* _Given instruction_:
Collect every line of the items below that contains the string "instances", treating uppercase and lowercase letters as different.

* _Supplied information_:

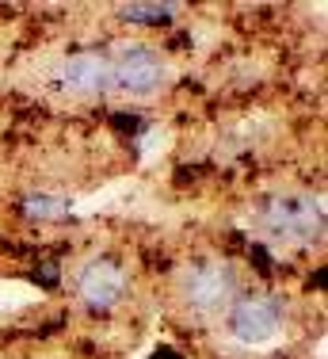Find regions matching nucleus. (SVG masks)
I'll use <instances>...</instances> for the list:
<instances>
[{
	"label": "nucleus",
	"mask_w": 328,
	"mask_h": 359,
	"mask_svg": "<svg viewBox=\"0 0 328 359\" xmlns=\"http://www.w3.org/2000/svg\"><path fill=\"white\" fill-rule=\"evenodd\" d=\"M282 329V302L275 294H245L229 306V332L240 344H267Z\"/></svg>",
	"instance_id": "obj_1"
},
{
	"label": "nucleus",
	"mask_w": 328,
	"mask_h": 359,
	"mask_svg": "<svg viewBox=\"0 0 328 359\" xmlns=\"http://www.w3.org/2000/svg\"><path fill=\"white\" fill-rule=\"evenodd\" d=\"M184 294L198 313H221L237 294V271L229 260H203L187 271Z\"/></svg>",
	"instance_id": "obj_2"
},
{
	"label": "nucleus",
	"mask_w": 328,
	"mask_h": 359,
	"mask_svg": "<svg viewBox=\"0 0 328 359\" xmlns=\"http://www.w3.org/2000/svg\"><path fill=\"white\" fill-rule=\"evenodd\" d=\"M321 222H324L321 203L313 207L301 195H275L267 203V226L279 237H287V241H313V237H321Z\"/></svg>",
	"instance_id": "obj_3"
},
{
	"label": "nucleus",
	"mask_w": 328,
	"mask_h": 359,
	"mask_svg": "<svg viewBox=\"0 0 328 359\" xmlns=\"http://www.w3.org/2000/svg\"><path fill=\"white\" fill-rule=\"evenodd\" d=\"M168 76V65L157 50H145V46H134L126 54H118V62H111V84H118L123 92L130 96H149L157 92Z\"/></svg>",
	"instance_id": "obj_4"
},
{
	"label": "nucleus",
	"mask_w": 328,
	"mask_h": 359,
	"mask_svg": "<svg viewBox=\"0 0 328 359\" xmlns=\"http://www.w3.org/2000/svg\"><path fill=\"white\" fill-rule=\"evenodd\" d=\"M76 290H81V298L92 310H111L126 294V276L115 260H92V264H84Z\"/></svg>",
	"instance_id": "obj_5"
},
{
	"label": "nucleus",
	"mask_w": 328,
	"mask_h": 359,
	"mask_svg": "<svg viewBox=\"0 0 328 359\" xmlns=\"http://www.w3.org/2000/svg\"><path fill=\"white\" fill-rule=\"evenodd\" d=\"M62 81L69 92H81V96H100L111 88V62L96 50H81L62 65Z\"/></svg>",
	"instance_id": "obj_6"
},
{
	"label": "nucleus",
	"mask_w": 328,
	"mask_h": 359,
	"mask_svg": "<svg viewBox=\"0 0 328 359\" xmlns=\"http://www.w3.org/2000/svg\"><path fill=\"white\" fill-rule=\"evenodd\" d=\"M118 15L130 23H145V27H160V23L176 20L179 4H168V0H134V4H118Z\"/></svg>",
	"instance_id": "obj_7"
},
{
	"label": "nucleus",
	"mask_w": 328,
	"mask_h": 359,
	"mask_svg": "<svg viewBox=\"0 0 328 359\" xmlns=\"http://www.w3.org/2000/svg\"><path fill=\"white\" fill-rule=\"evenodd\" d=\"M27 215H31V218H50V215H62V203H50L46 195H31V199H27Z\"/></svg>",
	"instance_id": "obj_8"
},
{
	"label": "nucleus",
	"mask_w": 328,
	"mask_h": 359,
	"mask_svg": "<svg viewBox=\"0 0 328 359\" xmlns=\"http://www.w3.org/2000/svg\"><path fill=\"white\" fill-rule=\"evenodd\" d=\"M115 126L118 130H142V118L137 115H115Z\"/></svg>",
	"instance_id": "obj_9"
},
{
	"label": "nucleus",
	"mask_w": 328,
	"mask_h": 359,
	"mask_svg": "<svg viewBox=\"0 0 328 359\" xmlns=\"http://www.w3.org/2000/svg\"><path fill=\"white\" fill-rule=\"evenodd\" d=\"M39 276H42V283H50V287L57 283V268H54V264H42V271H34V279H39Z\"/></svg>",
	"instance_id": "obj_10"
},
{
	"label": "nucleus",
	"mask_w": 328,
	"mask_h": 359,
	"mask_svg": "<svg viewBox=\"0 0 328 359\" xmlns=\"http://www.w3.org/2000/svg\"><path fill=\"white\" fill-rule=\"evenodd\" d=\"M248 256H252V260H256V268H260V271H271V260H267V252L260 249V245H256V249L248 252Z\"/></svg>",
	"instance_id": "obj_11"
},
{
	"label": "nucleus",
	"mask_w": 328,
	"mask_h": 359,
	"mask_svg": "<svg viewBox=\"0 0 328 359\" xmlns=\"http://www.w3.org/2000/svg\"><path fill=\"white\" fill-rule=\"evenodd\" d=\"M153 359H179V355H176V352H168V348H160V352L153 355Z\"/></svg>",
	"instance_id": "obj_12"
}]
</instances>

* _The response_:
I'll use <instances>...</instances> for the list:
<instances>
</instances>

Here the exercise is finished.